## Selected extract
########

History and Social Studies.  Surprise surprise.  I looked forward to them every day.


----------



## littlelady

English and Spanish.  I did win statewide in a competition for best typist and shorthand back in 1970, but that doesn’t matter, anymore.


----------



## GURPS

History - 'nuff siad
Graphics Arts - learned Off Set Printing how to run an AB Dick 360 Press, making plates, stripping up a negative - Photography developing B&W film, making prints
Construction [basic wall building, solder a pipe joint, set a door put a lock in a door]


----------



## mAlice

Even before HS, I loved history, but my favorite class was the one that I could sleep in.


----------



## Gilligan

Toss-up between Physics and Chemistry. 

I disliked most if not all of my history classes because I found them shallow and boring; I've been a very intense history buff since I was in grade school and read every history book I could get my hands on (still do), so what was in the text books was pretty lean and already familiar stuff.


----------



## Merlin99

Vocational electronics, forty years later I still remember the theories I learned there.


----------



## mAlice

Gilligan said:


> Toss-up between Physics and Chemistry.
> 
> I disliked most if not all of my history classes because I found them shallow and boring; I've been a very intense history buff since I was in grade school and read every history book I could get my hands on (still do), so what was in the text books was pretty lean and already familiar stuff.



I don't come from an educated family, so school was my introduction to history, along with everything else.  My book shelves are jam packed with history, along with old civics, social studies, literature, physics...If the SHTF, I have my own library.  But, yeah, history.  Those who don't know it, are doomed to repeat it.  Those who do know it, will know how to handle those who choose repeat it.


----------



## vraiblonde

Gilligan said:


> I disliked most if not all of my history classes because I found them shallow and boring; I've been a very intense history buff since I was in grade school and read every history book I could get my hands on (still do), so what was in the text books was pretty lean and already familiar stuff.



I had the most amazing History teacher - Aldie Johnson.  He not only taught the subject, but also the lead in and aftermath to give us a big picture and global perspective, and how it all ties in together.  I had him for American History I and II, and World History as well.  Easily my favorite teacher.

########

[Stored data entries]
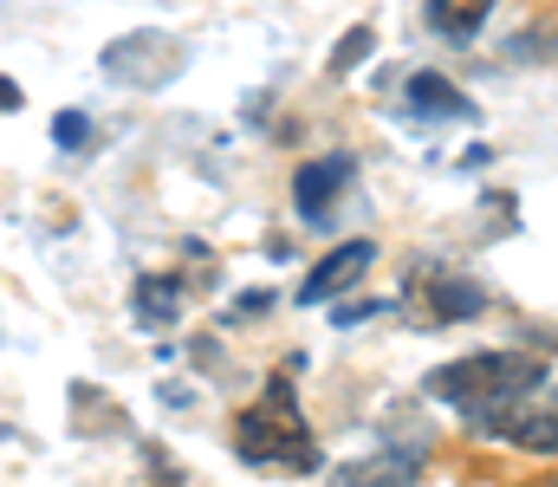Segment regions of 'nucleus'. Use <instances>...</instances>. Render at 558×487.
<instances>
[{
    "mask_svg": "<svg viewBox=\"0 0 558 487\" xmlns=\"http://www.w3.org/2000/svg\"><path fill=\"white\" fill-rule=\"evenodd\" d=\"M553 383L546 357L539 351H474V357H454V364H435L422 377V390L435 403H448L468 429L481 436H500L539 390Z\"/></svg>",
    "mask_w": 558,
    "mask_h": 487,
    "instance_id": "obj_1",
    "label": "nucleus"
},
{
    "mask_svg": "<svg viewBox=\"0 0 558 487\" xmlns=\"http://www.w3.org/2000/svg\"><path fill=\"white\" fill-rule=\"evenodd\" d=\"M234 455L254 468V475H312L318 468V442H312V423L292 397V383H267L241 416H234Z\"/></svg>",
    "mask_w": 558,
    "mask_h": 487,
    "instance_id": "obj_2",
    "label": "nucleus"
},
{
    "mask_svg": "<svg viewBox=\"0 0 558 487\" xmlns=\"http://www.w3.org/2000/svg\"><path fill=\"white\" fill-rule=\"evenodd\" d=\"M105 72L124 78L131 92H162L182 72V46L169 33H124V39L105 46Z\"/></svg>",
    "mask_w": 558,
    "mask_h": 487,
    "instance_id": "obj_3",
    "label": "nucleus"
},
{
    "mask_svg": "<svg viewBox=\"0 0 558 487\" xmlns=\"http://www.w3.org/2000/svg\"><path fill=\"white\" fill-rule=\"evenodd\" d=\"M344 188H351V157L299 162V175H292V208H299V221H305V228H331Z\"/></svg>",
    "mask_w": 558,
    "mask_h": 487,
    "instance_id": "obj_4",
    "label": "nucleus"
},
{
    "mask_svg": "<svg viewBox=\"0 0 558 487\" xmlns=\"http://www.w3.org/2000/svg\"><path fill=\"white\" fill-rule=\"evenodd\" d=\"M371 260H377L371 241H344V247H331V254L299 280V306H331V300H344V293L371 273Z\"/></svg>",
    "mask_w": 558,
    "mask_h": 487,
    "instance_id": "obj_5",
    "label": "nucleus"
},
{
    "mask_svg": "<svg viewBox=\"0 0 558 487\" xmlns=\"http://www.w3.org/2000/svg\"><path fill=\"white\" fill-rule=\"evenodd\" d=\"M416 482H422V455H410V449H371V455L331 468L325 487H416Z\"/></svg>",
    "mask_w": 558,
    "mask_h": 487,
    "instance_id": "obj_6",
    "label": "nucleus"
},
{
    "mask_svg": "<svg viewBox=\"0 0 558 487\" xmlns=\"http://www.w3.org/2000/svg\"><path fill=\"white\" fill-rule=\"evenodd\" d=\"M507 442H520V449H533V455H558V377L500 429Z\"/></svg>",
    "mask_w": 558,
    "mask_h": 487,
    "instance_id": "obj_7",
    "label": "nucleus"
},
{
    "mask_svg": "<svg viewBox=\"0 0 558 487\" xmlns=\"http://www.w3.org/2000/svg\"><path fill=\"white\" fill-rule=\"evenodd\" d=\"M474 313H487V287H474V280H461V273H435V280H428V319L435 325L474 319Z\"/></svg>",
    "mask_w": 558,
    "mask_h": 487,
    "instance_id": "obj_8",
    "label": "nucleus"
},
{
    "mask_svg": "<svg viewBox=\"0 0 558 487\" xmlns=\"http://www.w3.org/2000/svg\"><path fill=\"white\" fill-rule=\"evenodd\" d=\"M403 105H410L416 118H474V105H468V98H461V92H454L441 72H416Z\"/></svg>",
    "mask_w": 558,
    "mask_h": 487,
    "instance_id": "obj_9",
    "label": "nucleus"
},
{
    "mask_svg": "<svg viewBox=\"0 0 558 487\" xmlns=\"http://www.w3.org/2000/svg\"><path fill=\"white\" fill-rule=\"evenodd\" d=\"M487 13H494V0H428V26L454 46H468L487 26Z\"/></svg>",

########

## Requirement 1
List each distinct username that heads a post in the forum thread.
## Requirement 2
Answer these questions from the forum thread:
(a) For what did littlelady win a statewide competition, and in what year?
(b) Which press did GURPS learn to run in Graphics Arts?
(c) Which courses did vraiblonde take with Aldie Johnson?
## Requirement 3
Continue the forum thread on favorite school classes past its final post.
The records have no connection to the forum thread.

## Written reply 1
littlelady, GURPS, mAlice, Gilligan, Merlin99, vraiblonde

## Written reply 2
(a) Best typist and shorthand, in 1970.
(b) An AB Dick 360 Press.
(c) American History I and II, and World History.

## Written reply 3
----------



## Bird Dog

civ·ics
/ˈsiviks/Submit
noun
the study of the rights and duties of citizenship.


----------



## Gilligan

vraiblonde said:


> I had the most amazing History teacher - Aldie Johnson.  He not only taught the subject, but also the lead in and aftermath to give us a big picture and global perspective, and how it all ties in together.  I had him for American History I and II, and World History as well.  Easily my favorite teacher.



Huge factor, of course. I don't even recall a single one of my History teacher's names.   As it turned out, the two of my most favorite teachers were the ones I had for Physics and Chemistry. To this day I still give them a lot of credit for the career path I ended up choosing.


----------



## frequentflier

I loved English and liked History in grammar school. I completed 9th grade at a high school I hated and didn't like any of the classes, teachers or fellow students. Dropped out and got my GED at 16.


----------



## limblips

Merlin99 said:


> Vocational electronics, forty years later I still remember the theories I learned there.



Yeah, that and auto mechanics.   Maybe not as glamorous as the STEM route but I have saved a lot of money over the years repairing my own stuff.  I have also scored many a case of beer and some cash repairing things for others so it has paid off!  There is a smug satisfaction in repairing things that others just throw away.  My SO hates trash day because I am always bringing something home to fix and give away or sell.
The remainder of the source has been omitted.